Re: Comments on: "Character Set" Considered Harmful

Bob Jung (bobj@netscape.com)
Thu, 20 Apr 95 13:32:35 EDT

I second Amanda's appeal to address the pressing pragmatic issues at hand,
especially the labelling issue.

At 10:31 AM 4/17/95, Amanda Walker wrote:
>...
>[This conversation is getting oddly neo-Platonic for an IETF working group :)]
>...
>I am, rather, concerned with a small set
>of pressing pragmatic issues. Principal among them is simply being able to
>determine unambiguously what characters are being represented in an HTML
>document so that I can display them. This is mostly a labelling issue,
>...
>
>The status quo in this regard is broken. As anyone who has tried to implement
>Japanese support in their browser can confirm, there is a lot of content out
>there whose interpretation cannot be determined unambiguously by software.
>This is bad.

Yes! Labelling is something we need to resolve ASAP. In Netscape's upcoming
releases, our HTTP server can add the MIME charset parameter to the
HTTP Content-Type header

Content-Type: text/html; charset=iso-2022-jp

and our client will parse the charset parameter and do the corresponding
code conversions and font selections. From the discussions in the http-wg,
this seems to be the direction we're heading for the HTTP spec.

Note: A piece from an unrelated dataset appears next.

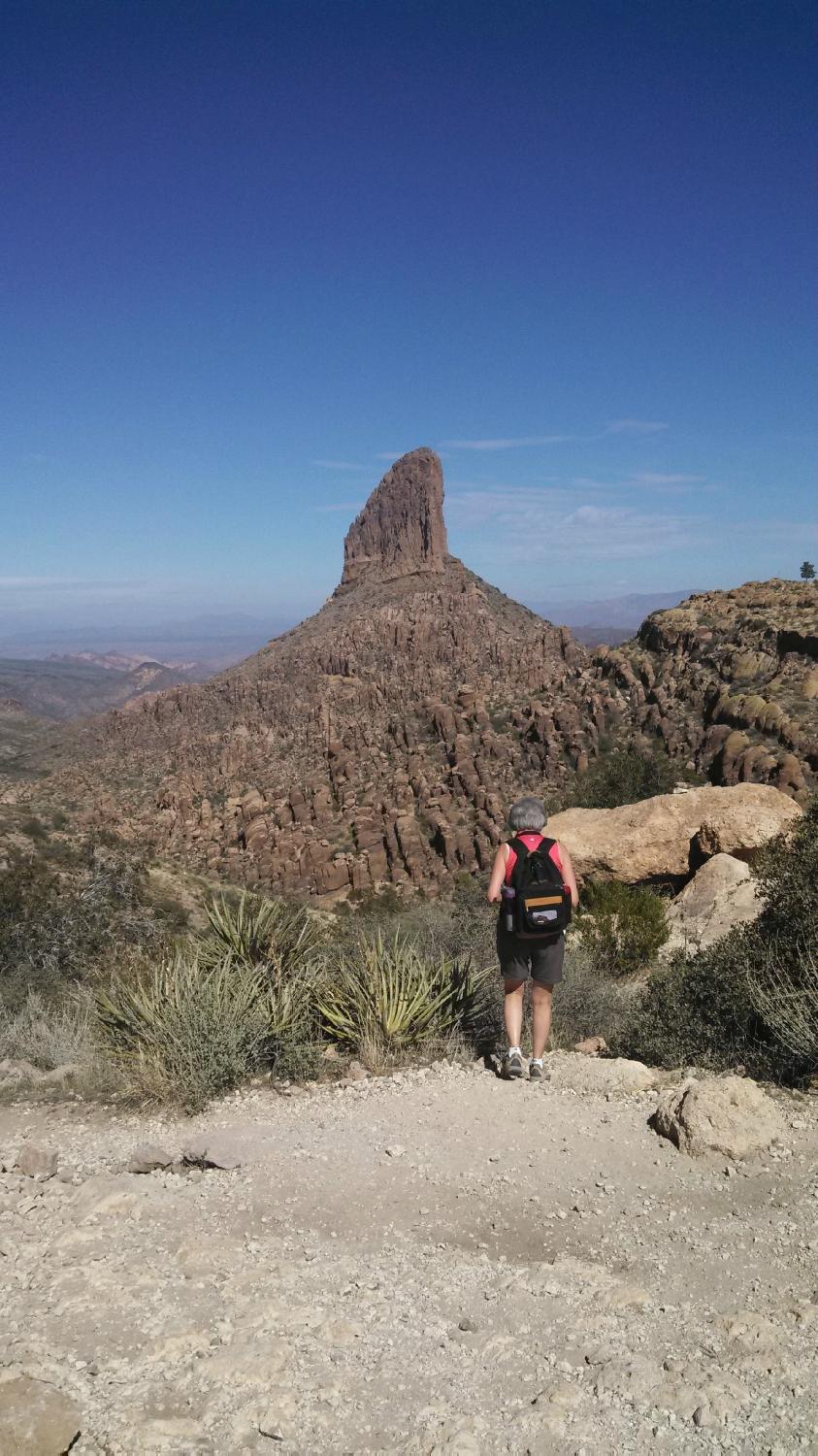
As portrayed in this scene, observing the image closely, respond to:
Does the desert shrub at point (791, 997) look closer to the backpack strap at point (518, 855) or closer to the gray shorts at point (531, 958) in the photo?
the gray shorts at point (531, 958)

While this helps content providers to get their documents rendered correctly,
we do not see this as a total solution. We need a way to label within HTML,
so that documents can be self-labeling and easier for content developers to
add this info.

>To give a concrete example, the Macintosh on which I am typing this message
>can handle multilingual text just fine. At the moment, it has fonts & input
>methods installed for European, Russian, Hebrew, Arabic, and Japanese.

As some of you are probably aware, in Mac files the data is tagged by using a
notion of string runs. Each run can be associated with style info such as the
font used. We could consider a similar concept for HTML to solve the labelling
problem. I'm open for discussion.

>There are HTML documents in existence that contain content in one or more
>of these.

Almost all HTML I've seen has been in a single encoding.

>All I want right now is some method for determining how to match them up. So
>far, what we do is cheat. ISO 2022 is easy to automatically detect even in
>mislabeled text, and is reasonably popular, so we've started with Japanese.
>There's only so far we can go with clever inferences, though.

And none of these clever techniques is 100% deterministic...
And unfortunately, more and more Japanese Web data is in SJIS...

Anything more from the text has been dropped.